Protection of IP is a deal-breaker, sure. If you want to patent, forget about operating open source. A few years ago there was a problem with publishing research that was already in the public domain, and a few of the more traditional publishers still don’t like it, but I think everyone else has grown up a little. We first published a rigorously peer-reviewed research paper describing an open source biomedical project back in 2011. Sharing data is an excellent way to extract more value from those data, both in terms of inputs from observers as well as reuse. The public would be scandalized if they knew how much publicly-funded research never sees the light of day.
Do you think that, in general, the open source model is well suited to taking drugs all the way to registration?
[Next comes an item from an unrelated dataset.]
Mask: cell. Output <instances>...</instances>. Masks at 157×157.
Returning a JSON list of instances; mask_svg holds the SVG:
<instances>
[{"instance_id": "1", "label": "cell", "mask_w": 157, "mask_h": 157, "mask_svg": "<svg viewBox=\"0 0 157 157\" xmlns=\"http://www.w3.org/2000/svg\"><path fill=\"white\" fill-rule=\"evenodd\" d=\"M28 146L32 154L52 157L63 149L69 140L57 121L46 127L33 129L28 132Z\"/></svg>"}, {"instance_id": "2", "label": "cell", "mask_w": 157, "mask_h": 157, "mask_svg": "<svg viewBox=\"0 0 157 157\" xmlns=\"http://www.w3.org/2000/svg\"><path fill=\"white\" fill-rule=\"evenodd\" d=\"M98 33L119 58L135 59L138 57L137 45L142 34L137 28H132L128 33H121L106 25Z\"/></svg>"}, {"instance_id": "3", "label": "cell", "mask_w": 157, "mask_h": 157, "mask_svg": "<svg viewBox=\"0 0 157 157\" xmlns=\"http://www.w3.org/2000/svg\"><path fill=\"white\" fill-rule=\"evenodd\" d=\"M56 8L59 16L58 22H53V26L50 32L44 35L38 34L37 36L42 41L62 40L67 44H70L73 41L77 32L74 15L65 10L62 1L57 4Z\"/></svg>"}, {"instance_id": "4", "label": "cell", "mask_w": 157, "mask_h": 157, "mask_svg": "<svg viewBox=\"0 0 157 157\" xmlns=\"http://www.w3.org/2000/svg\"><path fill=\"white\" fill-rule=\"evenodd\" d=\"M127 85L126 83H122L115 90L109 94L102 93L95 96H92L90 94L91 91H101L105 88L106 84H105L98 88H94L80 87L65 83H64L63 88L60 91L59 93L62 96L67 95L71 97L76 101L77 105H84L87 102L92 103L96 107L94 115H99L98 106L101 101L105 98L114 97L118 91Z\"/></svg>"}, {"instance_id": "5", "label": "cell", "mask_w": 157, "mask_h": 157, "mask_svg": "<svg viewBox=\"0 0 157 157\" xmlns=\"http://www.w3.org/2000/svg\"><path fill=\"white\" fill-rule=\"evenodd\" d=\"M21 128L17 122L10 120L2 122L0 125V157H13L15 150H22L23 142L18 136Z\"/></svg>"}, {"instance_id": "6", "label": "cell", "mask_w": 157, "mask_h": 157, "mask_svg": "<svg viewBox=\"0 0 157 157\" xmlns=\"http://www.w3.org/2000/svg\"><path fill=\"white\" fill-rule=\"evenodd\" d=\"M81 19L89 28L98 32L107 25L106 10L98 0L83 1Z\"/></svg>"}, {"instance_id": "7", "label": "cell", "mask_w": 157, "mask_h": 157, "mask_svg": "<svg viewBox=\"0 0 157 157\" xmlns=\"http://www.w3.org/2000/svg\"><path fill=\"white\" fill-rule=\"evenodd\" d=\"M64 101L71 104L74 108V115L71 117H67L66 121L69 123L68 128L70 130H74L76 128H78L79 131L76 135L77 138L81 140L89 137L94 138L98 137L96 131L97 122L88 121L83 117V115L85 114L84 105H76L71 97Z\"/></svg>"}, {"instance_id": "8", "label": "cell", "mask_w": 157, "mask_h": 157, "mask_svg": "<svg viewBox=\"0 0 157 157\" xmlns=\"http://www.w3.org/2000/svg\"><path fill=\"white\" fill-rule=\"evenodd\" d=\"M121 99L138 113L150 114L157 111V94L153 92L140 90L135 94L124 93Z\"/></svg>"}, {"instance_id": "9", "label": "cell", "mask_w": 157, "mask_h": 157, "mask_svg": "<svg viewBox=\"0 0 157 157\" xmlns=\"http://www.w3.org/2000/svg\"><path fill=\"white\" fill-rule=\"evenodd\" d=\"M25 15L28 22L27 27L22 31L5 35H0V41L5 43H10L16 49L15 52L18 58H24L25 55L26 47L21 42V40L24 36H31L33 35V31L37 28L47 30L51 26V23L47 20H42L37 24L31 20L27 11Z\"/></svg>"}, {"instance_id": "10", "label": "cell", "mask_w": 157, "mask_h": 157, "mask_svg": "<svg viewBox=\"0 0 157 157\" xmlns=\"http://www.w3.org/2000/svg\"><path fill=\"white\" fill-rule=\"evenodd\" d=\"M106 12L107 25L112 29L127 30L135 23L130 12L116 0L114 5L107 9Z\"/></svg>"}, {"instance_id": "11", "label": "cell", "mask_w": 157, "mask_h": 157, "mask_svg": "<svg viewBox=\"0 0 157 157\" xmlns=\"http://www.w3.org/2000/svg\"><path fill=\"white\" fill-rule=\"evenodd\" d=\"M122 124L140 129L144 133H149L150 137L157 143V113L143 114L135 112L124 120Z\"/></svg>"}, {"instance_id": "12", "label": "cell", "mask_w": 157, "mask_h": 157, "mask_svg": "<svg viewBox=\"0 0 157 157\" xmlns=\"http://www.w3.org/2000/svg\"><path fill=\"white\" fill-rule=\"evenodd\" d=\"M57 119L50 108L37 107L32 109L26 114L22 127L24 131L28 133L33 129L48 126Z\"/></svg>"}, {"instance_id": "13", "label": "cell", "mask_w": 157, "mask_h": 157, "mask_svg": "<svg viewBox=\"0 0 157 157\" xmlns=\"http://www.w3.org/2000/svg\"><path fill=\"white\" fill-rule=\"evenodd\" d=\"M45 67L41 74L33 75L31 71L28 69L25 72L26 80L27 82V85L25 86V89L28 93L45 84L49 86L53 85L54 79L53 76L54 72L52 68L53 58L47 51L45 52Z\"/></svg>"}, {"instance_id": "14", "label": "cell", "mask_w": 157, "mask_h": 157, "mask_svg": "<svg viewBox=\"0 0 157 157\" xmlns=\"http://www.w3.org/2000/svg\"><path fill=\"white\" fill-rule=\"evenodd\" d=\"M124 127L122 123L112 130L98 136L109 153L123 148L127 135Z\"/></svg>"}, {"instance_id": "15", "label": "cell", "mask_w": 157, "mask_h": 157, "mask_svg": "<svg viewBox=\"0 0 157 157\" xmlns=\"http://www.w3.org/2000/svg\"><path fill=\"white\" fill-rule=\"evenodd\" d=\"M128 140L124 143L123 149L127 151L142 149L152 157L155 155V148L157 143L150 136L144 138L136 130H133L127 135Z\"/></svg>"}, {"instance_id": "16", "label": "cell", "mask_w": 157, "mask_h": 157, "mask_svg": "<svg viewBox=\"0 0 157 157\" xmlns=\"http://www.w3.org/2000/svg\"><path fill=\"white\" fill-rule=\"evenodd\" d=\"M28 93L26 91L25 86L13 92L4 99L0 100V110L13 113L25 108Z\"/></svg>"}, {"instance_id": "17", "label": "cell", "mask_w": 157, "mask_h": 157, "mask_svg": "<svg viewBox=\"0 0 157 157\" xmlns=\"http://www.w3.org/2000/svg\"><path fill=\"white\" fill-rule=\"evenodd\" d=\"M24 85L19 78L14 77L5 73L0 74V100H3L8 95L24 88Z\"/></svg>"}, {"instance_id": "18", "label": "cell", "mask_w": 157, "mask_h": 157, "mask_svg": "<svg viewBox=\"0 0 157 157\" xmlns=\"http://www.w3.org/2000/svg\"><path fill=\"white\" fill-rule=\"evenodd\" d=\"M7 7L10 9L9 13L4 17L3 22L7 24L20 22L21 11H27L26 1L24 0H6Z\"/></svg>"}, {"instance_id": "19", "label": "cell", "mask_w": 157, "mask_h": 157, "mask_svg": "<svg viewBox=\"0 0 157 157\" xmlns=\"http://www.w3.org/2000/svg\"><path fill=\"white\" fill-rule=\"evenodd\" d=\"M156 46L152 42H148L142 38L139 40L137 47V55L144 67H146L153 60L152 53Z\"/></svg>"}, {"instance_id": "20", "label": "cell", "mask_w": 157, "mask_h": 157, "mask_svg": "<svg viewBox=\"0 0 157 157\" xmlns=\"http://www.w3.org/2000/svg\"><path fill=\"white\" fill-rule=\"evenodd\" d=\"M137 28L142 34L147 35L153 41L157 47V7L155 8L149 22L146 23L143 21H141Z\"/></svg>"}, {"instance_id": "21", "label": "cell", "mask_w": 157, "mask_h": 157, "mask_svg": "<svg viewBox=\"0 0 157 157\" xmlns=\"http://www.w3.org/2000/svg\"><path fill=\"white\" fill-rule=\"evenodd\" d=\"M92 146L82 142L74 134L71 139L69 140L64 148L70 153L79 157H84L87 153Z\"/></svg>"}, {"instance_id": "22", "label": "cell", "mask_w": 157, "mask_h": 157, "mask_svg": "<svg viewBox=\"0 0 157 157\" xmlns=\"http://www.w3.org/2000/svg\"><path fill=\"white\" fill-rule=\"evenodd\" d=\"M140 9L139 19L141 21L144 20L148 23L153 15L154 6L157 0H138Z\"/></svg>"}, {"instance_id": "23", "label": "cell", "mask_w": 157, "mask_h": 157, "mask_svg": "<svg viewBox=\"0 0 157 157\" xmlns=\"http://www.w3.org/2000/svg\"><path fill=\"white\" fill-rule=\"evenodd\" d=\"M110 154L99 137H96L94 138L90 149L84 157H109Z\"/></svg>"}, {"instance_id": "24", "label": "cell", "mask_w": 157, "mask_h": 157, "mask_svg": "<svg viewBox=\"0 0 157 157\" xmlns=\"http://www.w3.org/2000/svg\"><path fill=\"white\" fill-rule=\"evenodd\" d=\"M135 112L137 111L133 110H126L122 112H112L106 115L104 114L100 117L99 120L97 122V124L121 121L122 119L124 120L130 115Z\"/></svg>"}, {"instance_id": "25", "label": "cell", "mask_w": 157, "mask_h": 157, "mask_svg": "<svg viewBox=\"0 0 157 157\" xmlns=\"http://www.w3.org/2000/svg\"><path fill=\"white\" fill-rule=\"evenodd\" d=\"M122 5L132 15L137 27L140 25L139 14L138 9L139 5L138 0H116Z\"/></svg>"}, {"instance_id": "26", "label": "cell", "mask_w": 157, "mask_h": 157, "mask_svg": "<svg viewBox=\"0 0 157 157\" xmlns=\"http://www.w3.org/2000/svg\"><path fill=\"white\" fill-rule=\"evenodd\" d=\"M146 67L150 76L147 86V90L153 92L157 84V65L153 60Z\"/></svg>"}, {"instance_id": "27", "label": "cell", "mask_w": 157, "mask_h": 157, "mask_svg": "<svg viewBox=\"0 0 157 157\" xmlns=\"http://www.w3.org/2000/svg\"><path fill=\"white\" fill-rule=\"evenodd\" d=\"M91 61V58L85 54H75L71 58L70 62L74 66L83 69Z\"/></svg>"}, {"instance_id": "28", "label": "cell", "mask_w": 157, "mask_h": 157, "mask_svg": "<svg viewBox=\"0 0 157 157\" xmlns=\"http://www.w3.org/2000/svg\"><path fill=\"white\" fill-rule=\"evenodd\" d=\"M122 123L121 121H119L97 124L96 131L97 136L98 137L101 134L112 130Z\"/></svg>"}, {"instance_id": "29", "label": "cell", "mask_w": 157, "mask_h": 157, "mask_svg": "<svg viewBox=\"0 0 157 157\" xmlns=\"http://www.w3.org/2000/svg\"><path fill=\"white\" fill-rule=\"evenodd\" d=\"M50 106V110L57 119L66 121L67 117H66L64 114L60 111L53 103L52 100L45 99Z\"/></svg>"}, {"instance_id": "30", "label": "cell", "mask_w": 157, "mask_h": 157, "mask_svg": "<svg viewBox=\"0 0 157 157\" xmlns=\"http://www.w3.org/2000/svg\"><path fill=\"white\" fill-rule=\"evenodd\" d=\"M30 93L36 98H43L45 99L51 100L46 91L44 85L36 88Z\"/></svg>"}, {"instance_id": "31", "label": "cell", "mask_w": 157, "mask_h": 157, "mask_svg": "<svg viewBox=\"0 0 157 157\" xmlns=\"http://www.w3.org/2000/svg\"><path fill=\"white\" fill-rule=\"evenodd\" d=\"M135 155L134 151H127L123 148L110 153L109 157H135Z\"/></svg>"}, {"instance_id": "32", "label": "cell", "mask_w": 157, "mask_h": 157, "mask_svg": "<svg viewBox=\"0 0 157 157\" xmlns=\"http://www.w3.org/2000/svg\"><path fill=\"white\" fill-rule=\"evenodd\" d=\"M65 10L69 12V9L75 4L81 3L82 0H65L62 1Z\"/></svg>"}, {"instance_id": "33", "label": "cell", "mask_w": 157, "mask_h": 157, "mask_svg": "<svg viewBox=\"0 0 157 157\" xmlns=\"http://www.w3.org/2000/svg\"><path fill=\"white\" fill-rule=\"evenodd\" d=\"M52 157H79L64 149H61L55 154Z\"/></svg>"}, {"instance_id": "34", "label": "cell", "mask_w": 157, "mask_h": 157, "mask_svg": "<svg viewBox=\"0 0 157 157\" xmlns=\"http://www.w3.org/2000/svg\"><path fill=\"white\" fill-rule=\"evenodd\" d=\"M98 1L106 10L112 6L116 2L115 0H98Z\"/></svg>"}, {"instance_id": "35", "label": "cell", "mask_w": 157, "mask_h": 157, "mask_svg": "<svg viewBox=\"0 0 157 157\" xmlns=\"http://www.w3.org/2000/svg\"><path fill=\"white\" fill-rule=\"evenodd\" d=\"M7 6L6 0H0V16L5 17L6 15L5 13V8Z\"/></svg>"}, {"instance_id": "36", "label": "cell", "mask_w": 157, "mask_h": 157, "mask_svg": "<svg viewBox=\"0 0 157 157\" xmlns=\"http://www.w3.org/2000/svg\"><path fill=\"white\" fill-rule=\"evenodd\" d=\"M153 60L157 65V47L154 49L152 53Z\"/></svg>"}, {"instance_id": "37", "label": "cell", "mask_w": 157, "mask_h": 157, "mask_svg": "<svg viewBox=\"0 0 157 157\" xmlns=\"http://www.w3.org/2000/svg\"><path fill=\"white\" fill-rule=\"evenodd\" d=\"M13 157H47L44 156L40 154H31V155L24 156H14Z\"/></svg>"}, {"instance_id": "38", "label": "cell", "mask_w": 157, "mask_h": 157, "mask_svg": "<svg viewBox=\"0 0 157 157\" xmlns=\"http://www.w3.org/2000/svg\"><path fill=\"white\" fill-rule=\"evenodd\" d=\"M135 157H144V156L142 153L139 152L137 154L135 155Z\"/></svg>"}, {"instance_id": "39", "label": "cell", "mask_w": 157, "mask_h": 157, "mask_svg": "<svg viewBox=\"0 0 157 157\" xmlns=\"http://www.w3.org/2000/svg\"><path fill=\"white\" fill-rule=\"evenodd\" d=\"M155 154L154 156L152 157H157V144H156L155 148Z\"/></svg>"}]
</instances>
Yes, but I can’t yet prove it. We started open source pharma as a broad movement precisely to look at this in more detail. We’ve run three meetings thus far and have a draft paper that details how open source practices would impact the traditional processes of bringing a drug to market. Tata Trusts just supported the formation of an Open Source Pharma Foundation in part to help advocate some of these ideas. It’s important to note that it’s perfectly possible to take a drug to market without any protection of IP - the important malaria medicine ASAQ/Coarsucam is an example and it looks like fexinidazole will be another. When we combine such projects with an open source research mechanism (where everyone can see everything that is taking place) in a project of sufficient size that we overcome expected rates of attrition, then we’ll have an empirical test of whether we can ever use open source methods to take a medicine all the way through to market. I’m confident we’ll see this work, and I’m impatient to make it happen.